A Prefeitura de Cuiabá abriu investigação para apurar um caso de bullying registrado dentro de um ônibus do transporte coletivo da capital. Um vídeo que circulou nas redes sociais mostra um grupo de adolescentes zombando e constrangendo um jovem com deficiência durante o trajeto. As imagens geraram forte repercussão e indignação entre internautas.

Segundo informações divulgadas, os envolvidos aparecem rindo e expondo a vítima de forma constrangedora. O caso reacendeu o debate sobre respeito, inclusão e combate à discriminação no transporte público.

O prefeito afirmou que determinou a apuração imediata dos fatos. “Vamos abrir uma investigação”, declarou.
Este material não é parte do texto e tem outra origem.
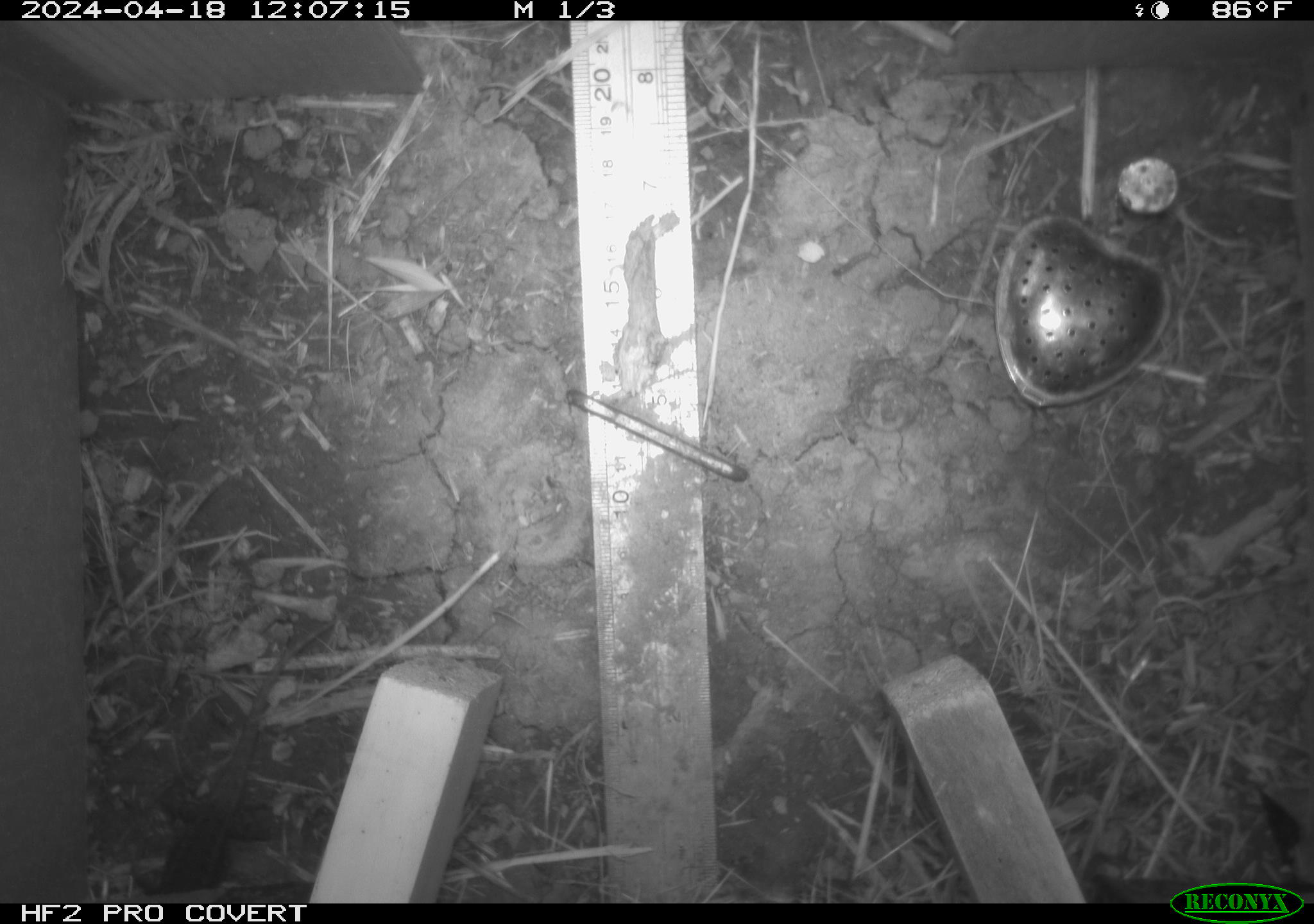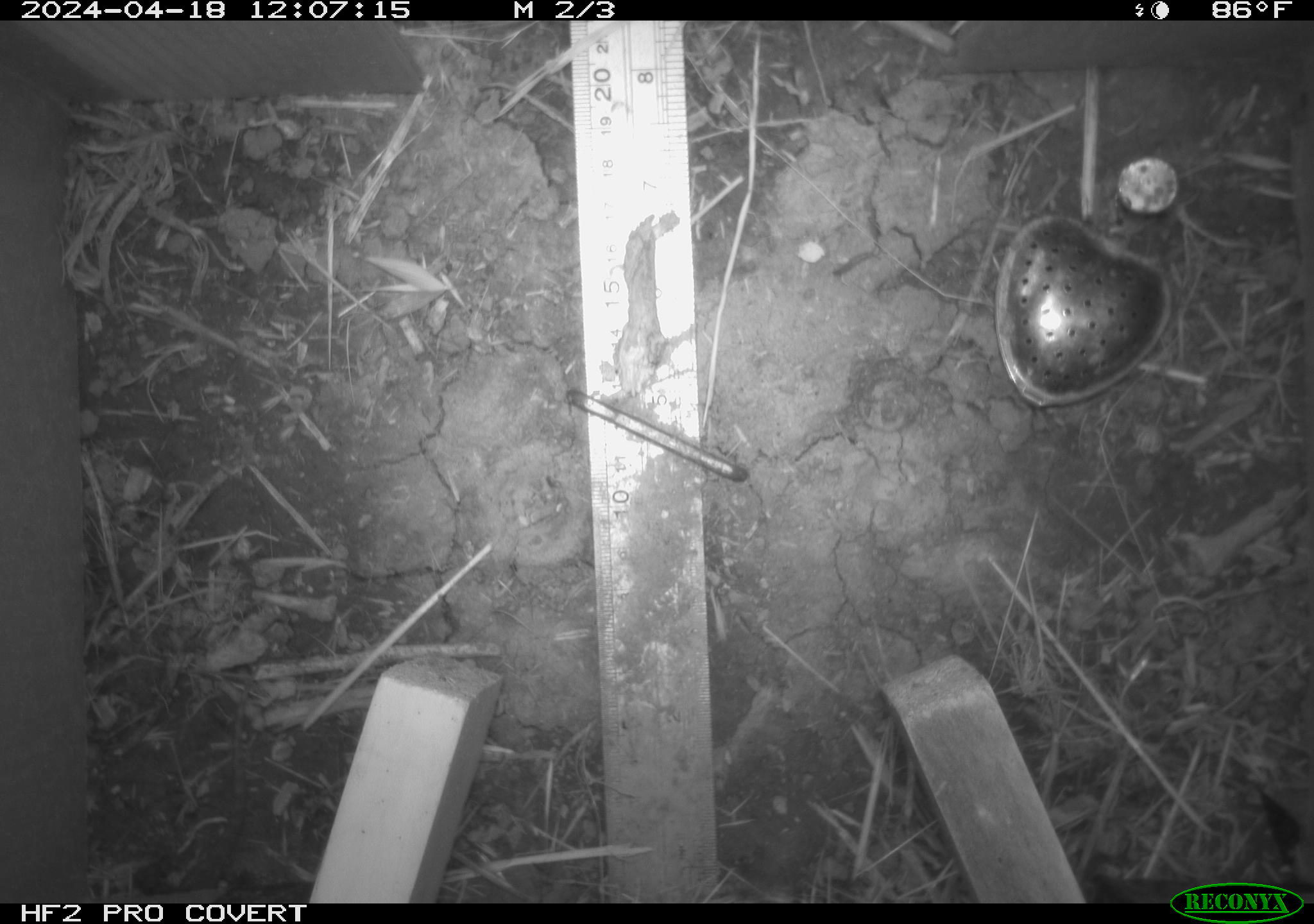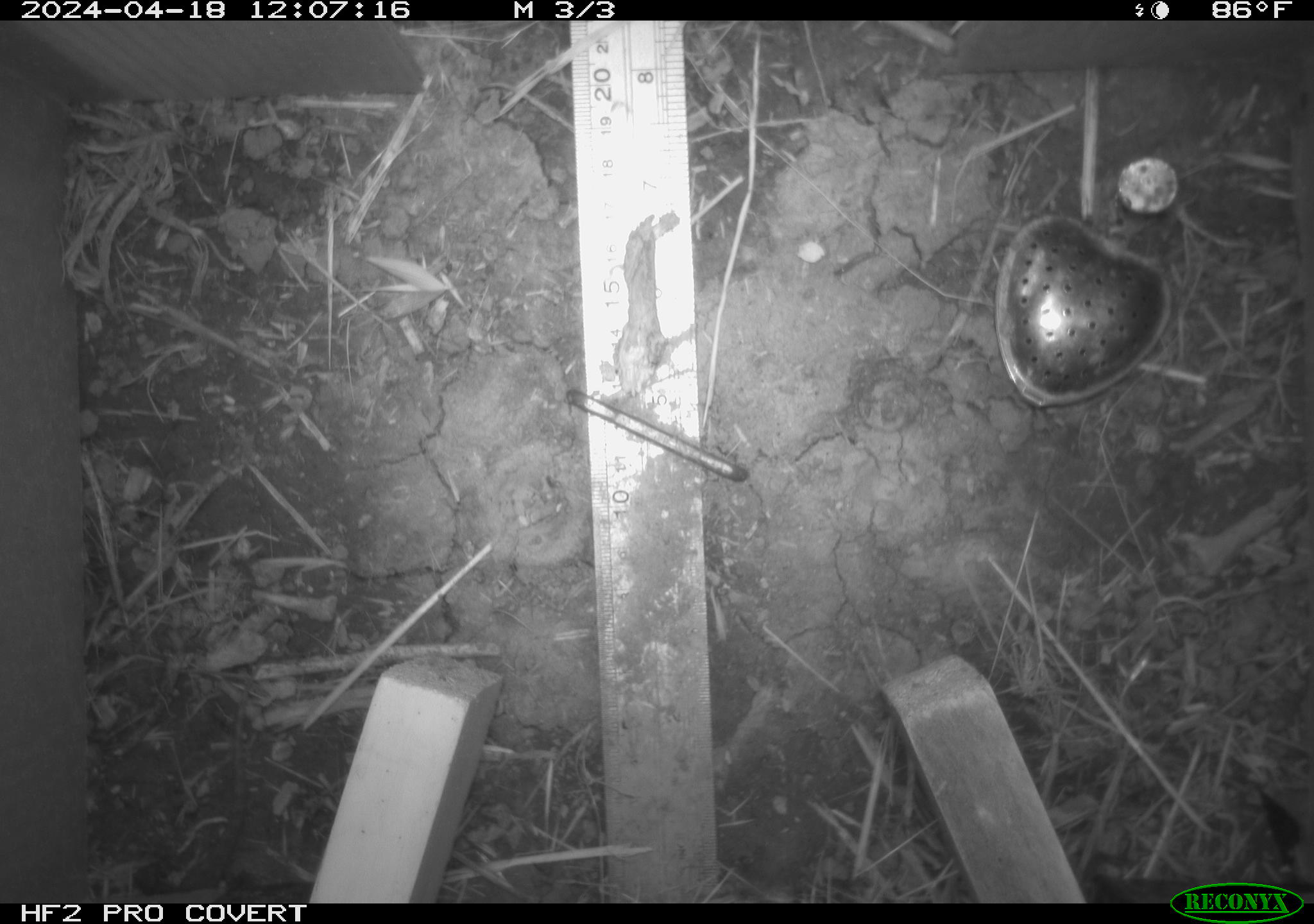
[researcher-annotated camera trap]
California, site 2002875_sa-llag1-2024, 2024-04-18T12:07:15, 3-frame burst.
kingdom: Animalia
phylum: Chordata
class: Reptilia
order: Squamata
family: Phrynosomatidae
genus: Sceloporus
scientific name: Sceloporus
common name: spiny lizards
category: sceloporus species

A Prefeitura informou que os responsáveis serão identificados e que as medidas cabíveis serão adotadas conforme a legislação.

A conduta pode configurar crime previsto na Lei Brasileira de Inclusão da Pessoa com Deficiência, que tipifica como infração penal a prática de discriminação contra pessoa em razão de deficiência. Caso os envolvidos sejam menores de idade, o caso poderá ser analisado à luz do Estatuto da Criança e do Adolescente, com aplicação de medidas socioeducativas.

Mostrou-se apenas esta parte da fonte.